- Born: Morocco
- Died: 1641 Morocco
- Cause of death: Killed in battle
- Occupations: Marabout, Jihadist
- Era: 17th century
- Known for: Founder of the Republic of Bou Regreg, privateering against Spanish shipping
- Title: Governor of Azmūr, Independent Governor of the Republic of Bou Regreg

= Sidi al-Ayachi =

Sidi M'Hamed al-Ayachi (محمد بن أحمد المالكي الزياني العياشي; ), also el-Ayachi or al-Ayashi (died 1641), was a Moroccan marabout, military commander, and jihadist. The Sultan of Morocco, Mulay Zidan al-Nasir, had made him governor (qā′id) of Azmūr, but in 1627 he decided to secede and created his own state.

Since the death of Ahmad al-Mansur in 1603, Morocco had progressively fallen into a state of anarchy due to his sons fighting for the thrones, it caused a loss of central authority beheld by the Sultan.
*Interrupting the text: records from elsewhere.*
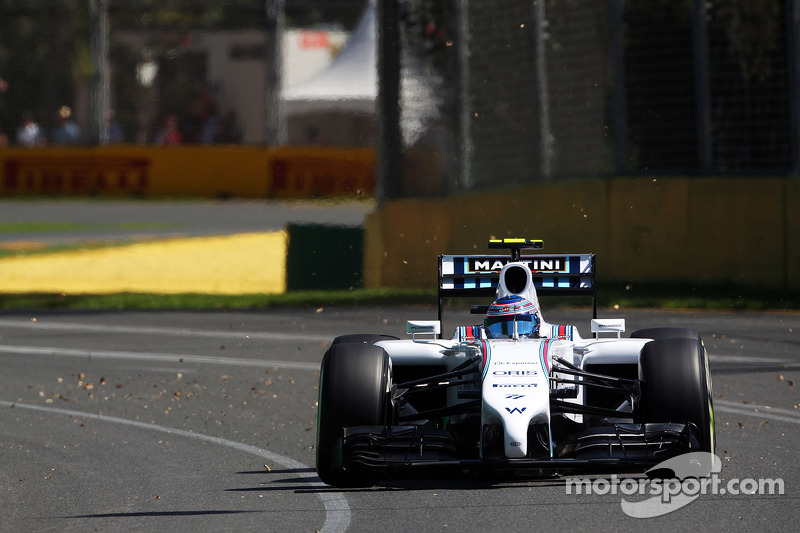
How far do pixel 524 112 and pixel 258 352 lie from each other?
22.7ft

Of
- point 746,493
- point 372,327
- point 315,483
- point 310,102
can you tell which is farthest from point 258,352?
point 310,102

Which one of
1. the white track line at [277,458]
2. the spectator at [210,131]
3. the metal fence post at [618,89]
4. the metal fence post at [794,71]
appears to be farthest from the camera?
the spectator at [210,131]

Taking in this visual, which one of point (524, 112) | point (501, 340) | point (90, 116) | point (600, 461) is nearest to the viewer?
point (600, 461)

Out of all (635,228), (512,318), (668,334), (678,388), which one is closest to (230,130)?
(635,228)

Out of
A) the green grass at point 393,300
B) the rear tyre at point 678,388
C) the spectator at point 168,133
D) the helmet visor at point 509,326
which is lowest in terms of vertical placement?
the green grass at point 393,300

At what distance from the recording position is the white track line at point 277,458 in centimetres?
722

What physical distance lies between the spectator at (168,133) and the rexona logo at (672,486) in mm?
27130

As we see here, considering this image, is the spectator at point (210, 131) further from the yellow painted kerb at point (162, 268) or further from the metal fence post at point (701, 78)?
the metal fence post at point (701, 78)

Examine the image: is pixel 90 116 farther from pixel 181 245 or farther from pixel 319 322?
pixel 319 322

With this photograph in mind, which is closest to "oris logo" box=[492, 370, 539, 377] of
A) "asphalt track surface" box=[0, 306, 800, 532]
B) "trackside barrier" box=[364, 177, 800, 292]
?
"asphalt track surface" box=[0, 306, 800, 532]

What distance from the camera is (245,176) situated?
3406cm

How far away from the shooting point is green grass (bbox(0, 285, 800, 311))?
17.5 meters

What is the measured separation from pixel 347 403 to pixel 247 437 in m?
2.37

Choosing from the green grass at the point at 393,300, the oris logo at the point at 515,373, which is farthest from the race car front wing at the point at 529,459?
the green grass at the point at 393,300
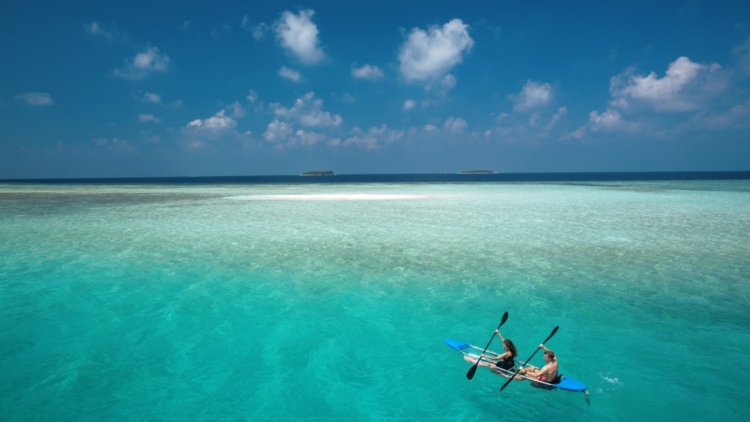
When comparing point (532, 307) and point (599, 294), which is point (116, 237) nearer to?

With Morocco in a state of civil war, in 1610 to reinforce his power, Mohammed esh Sheikh el Mamun conceded to the Spanish the city of Larache and pledged of their alliance. However, they also seized the opportunity to capture al-Ma'mura in 1614. The Sultan's seeming inability to defend the country, infuriated Sidi al-Ayachi, and he began a counter-offensive against Spain, privateering against its shipping, and obtaining the help of the Moriscos and the English. He managed to re-capture al-Mamura, albeit temporarily, and extended his power as far as Taza.
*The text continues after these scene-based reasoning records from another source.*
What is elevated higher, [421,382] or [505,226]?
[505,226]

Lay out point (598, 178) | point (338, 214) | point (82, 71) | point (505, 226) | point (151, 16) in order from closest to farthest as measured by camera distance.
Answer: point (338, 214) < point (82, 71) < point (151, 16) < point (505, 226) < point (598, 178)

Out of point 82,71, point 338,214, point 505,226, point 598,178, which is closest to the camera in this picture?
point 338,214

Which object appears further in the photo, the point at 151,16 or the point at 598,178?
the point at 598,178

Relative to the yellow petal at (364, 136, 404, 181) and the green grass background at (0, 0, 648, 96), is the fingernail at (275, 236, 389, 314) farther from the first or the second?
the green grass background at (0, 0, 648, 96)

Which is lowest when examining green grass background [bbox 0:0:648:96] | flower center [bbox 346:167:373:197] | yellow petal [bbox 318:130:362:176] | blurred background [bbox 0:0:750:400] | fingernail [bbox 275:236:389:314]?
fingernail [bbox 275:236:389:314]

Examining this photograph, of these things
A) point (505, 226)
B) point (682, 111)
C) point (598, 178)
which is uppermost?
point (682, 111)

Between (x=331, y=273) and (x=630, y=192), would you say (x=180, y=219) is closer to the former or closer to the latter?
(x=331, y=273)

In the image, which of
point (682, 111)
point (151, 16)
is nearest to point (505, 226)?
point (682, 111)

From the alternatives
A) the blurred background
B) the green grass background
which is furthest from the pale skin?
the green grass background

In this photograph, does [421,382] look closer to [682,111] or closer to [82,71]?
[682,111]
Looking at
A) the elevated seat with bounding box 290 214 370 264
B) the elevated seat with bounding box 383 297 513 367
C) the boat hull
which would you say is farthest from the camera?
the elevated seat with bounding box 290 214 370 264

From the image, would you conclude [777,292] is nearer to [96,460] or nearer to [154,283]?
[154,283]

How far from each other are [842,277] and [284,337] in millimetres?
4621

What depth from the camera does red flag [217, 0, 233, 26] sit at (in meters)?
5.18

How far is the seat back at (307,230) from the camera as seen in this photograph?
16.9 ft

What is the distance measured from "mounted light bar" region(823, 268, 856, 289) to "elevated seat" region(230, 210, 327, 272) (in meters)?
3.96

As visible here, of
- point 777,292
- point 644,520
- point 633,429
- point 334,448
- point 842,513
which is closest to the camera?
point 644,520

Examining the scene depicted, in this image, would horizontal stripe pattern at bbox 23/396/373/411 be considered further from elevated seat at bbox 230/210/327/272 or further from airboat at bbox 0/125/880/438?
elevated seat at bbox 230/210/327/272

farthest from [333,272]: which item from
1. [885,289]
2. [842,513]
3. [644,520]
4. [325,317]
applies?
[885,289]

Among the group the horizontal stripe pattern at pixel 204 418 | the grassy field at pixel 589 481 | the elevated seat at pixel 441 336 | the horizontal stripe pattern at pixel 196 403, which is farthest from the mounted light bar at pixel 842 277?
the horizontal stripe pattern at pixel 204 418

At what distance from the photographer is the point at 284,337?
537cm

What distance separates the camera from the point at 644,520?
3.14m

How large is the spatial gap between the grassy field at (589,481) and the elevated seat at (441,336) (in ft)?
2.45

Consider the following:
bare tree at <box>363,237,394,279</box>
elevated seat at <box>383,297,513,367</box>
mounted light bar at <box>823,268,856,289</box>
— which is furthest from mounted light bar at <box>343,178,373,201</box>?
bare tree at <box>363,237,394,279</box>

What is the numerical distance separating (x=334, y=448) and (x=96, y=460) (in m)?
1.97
In April 1627, Sidi al-Ayachi revolted against the sultan and attacked the harbour of Salé, which he captured and transformed into his own principality, the Republic of Bou Regreg, becoming its independent governor. The English diplomat John Harrison negotiated a treaty with Sidi al-Ayachi in May 1627, a month later. The Dutch also strongly supported Sidi al-Ayachi, and supplied him with arms.

It was not until Sultan Mohammed esh Sheikh es Seghir came to the throne in 1636, that real efforts were made to restore Sidi al-Ayachi to the throne and of his territories. Sidi al-Ayachi was killed in battle in 1641.